Matthew Prior has:--
I mention'd diff'rent Ways of Breeding;
Begin We in our Children's Reading,
To Master John the English Maid
A Horn-book gives of Ginger-bread;
And that the Child may learn the better,
As he can name, he eats the Letter;
Proceeding thus with vast Delight,
He spells, and gnaws from Left to Right.
But shew a Hebrew's hopeful Son,
Where We suppose the Book begun;
The Child would thank you for your kindness,
And read quite backward from our Finis;
Devour the Learning ne'er so fast;
Great A would be reserv'd the last. 

   Hone was humorously inclined when he wrote; - "Among my recollections of childish 
pleasures I have vivid remembrance of an alphabet called the Horn-Book, price one
 farthing, published by the Gingerbread Bakers and sold by all dealers in gingerbread in
 town and country... It was rather larger than the common horn-book, and 
made of dark brown gingerbread."

       We crafted our own doll sized versions of gingerbread horn books for Felicity and Elizabeth, using an alphabet mold intended for oven bake clay.

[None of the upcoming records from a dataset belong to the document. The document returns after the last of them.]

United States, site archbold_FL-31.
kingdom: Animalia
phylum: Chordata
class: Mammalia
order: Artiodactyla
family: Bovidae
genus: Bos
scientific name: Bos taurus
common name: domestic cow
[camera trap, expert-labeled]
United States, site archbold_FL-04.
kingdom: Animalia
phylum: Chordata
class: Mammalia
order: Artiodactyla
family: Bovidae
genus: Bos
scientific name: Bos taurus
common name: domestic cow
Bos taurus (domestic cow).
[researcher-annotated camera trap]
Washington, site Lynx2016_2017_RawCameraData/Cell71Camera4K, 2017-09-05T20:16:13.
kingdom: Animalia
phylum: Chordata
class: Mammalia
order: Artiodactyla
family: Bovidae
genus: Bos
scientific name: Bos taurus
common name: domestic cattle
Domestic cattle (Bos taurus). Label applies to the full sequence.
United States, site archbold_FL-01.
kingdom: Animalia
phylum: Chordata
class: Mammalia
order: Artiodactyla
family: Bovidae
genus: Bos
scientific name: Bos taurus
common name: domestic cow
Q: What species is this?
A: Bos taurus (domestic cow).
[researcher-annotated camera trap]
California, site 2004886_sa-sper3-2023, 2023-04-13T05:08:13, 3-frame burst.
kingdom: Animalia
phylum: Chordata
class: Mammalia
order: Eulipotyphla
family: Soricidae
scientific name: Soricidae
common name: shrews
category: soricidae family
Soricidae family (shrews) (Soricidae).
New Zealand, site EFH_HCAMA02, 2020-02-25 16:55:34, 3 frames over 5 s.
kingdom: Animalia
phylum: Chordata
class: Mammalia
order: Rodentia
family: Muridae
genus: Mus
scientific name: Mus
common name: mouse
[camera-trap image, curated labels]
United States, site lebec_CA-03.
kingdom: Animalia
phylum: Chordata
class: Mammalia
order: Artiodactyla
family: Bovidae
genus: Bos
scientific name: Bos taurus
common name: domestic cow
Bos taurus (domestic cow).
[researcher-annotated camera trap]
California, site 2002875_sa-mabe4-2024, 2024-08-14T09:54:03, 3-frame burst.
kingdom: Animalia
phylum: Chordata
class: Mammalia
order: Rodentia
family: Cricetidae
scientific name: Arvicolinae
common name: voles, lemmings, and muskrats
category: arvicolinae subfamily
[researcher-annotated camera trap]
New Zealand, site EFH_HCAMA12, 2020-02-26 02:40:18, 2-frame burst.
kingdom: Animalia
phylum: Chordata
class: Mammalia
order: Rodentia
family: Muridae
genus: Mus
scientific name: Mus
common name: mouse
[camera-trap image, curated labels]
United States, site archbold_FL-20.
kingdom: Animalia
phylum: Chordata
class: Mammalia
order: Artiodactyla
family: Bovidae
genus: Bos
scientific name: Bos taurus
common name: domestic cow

Both Felicity and Elizabeth would most certainly have been taught to read, write and do simple sums by their mothers or governess at home. Girls did not usually attend school outside of the home in 1775, however they were expected to read from the Bible and keep a household ledger.

Left, Sculpey clay molded into letters. Right, I cut the horn book shape from cardboard.
Left, mask the horn books for strength. Right glue the baked Sculpey letters onto the cardboard
 using white school glue before painting these with brown acrylic paints and white puff paints.